Nova Scotia apparently has, or is facing, a structural deficit. Who knew? Well, everyone really, and we have known for quite some time. We have known for years that spending was growing faster than inflation, sometimes two, three and four times faster. We also know that when government starts to spend, it is very, very, very hard to stop, primarily because we (the people) make it hard. After all, once that government contract is in place or that service starts to flow, who wants to see it go away?

Unfortunately, we also knew that a larger and larger portion of our annual provincial budget was made up of revenues from the offshore (whether royalties or offset payments) and transfers from the federal government. And we all know that the gas and oil is a “non-renewable” resource. When it is gone, it is gone. As for transfers, we know from painful and recent experience that those, too, are fickle and not to be trusted.

And so, the result is a “structural deficit,” which basically means that we spend more money than we take in and we will continue to do so for the foreseeable future. So, while we are not “broke” because people are still willing to lend us money and we can still make the payments, we are “robbing Peter to pay Paul” — Peter being in this instance our kids and grandkids, and Paul being variously past, present and future public servants and politicians, and anyone who has loaned the province money.

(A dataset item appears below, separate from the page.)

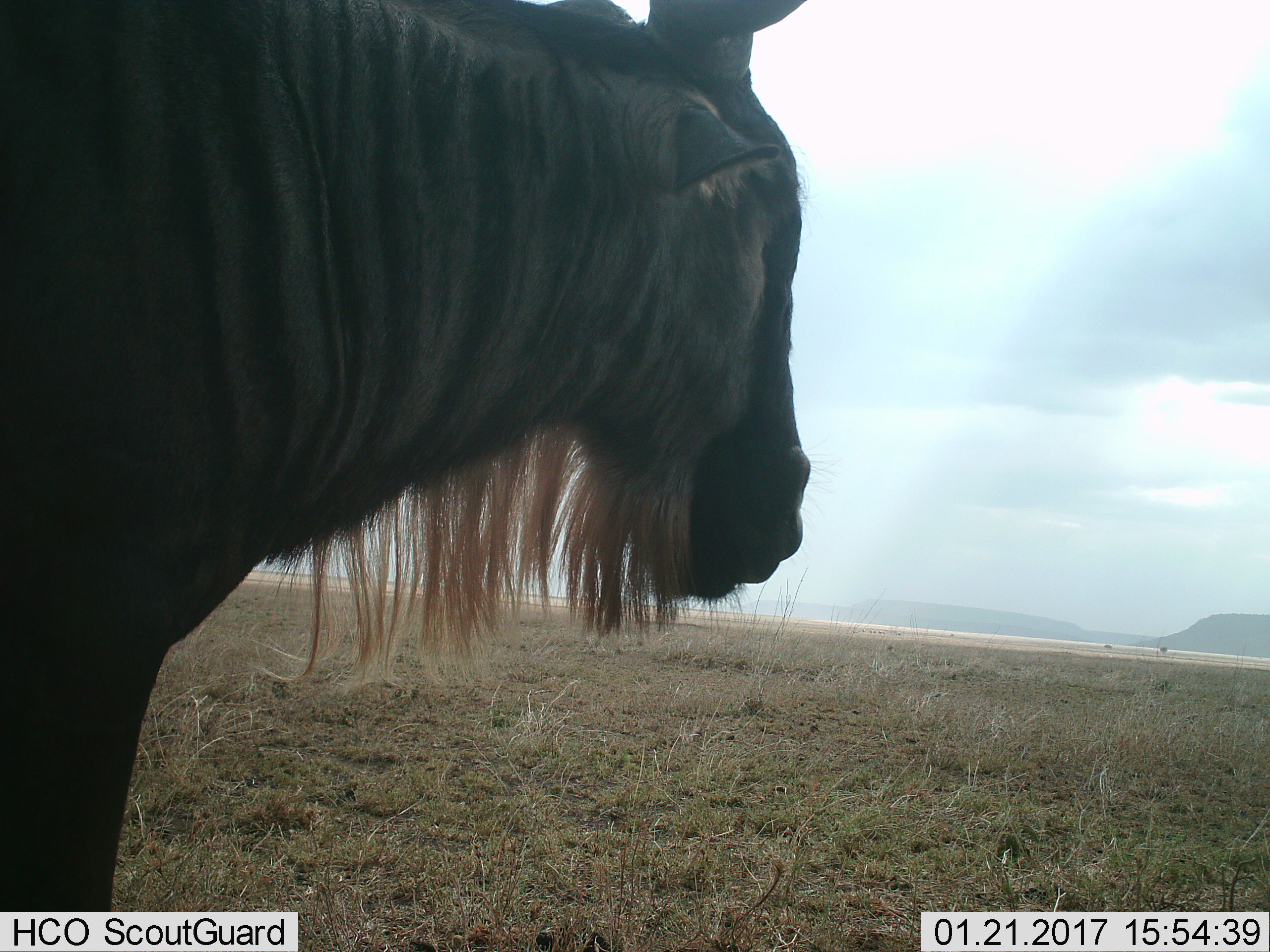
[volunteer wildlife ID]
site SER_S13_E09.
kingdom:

Now, Premier Darrell Dexter has urged us to engage in a balanced conversation about how to solve this problem. And for that, he should be applauded. However, I do wish to take issue with his definition of balance. The government has offered us two choices, or a combination of those two: program cuts and/or tax increases.

On the face of it, this seems fairly balanced. We either cut spending or increase revenues. Indeed, had the options been expressed in these terms, I would not be writing this piece.

The problem is that tax increases and increasing tax revenues are not synonymous. Increasing tax rates can actually reduce total tax revenues (as people will engage in more tax avoidance activities, like moving their money or themselves elsewhere). On the flip side, though, it is also true that there are lots of ways to increase tax revenues without increasing taxes. This linkage exists on the spending side, too. Cutting spending can actually hurt provincial revenues, while increasing spending can help them.

So, I challenge Premier Dexter to redefine the balanced conversation. We need to consider not only where to cut spending and increase taxes, but also where to decrease taxes and increase spending.

A couple of examples might help to clarify what I mean.

Income taxes are a tax on jobs; the HST is a value-added consumption tax. A consumption tax doesn’t care where your money comes from, income or inheritance. And it also is a progressive tax, in that the more you have, the more you spend and the more tax you pay. Increasing the HST while decreasing personal taxes makes sense, especially if we ensure that significant relief is delivered to two groups: those who need it most (generally low-income Nova Scotians) and those whom we need the most (generally young professionals, preferably with kids).

On the spending side, the evidence of hardship among our working poor and our physically and mentally challenged populations is hard to dispute. Increasing the support we give them makes sense. They will not save this money but spend it, making their lives better and increasing economic activity in their communities.

At the same time, reducing clawbacks on what money they can earn in part-time or entry-level jobs and extending the timeframe in which they can both receive government support and earn income makes perfect sense. The longer we can keep them in the workforce, the greater their attachment to the workplace, and the higher their skill level becomes  making them better, more productive, more participating members of society and making that second job more likely, more lucrative and more attractive.

This doesn’t mean we have no “fat” to cut or that programs not necessarily considered to be “fat” shouldn’t go as well. We spend $9 billion a year in a province of less than a million people. There are savings to be had. But it does mean that an approach that only considers where to cut and what to tax will be a failure  a failure that we cannot afford.

Charles Cirtwill is president and CEO of the Atlantic Institute for Market Studies (, an independent, non-partisan public policy think tank based in Halifax.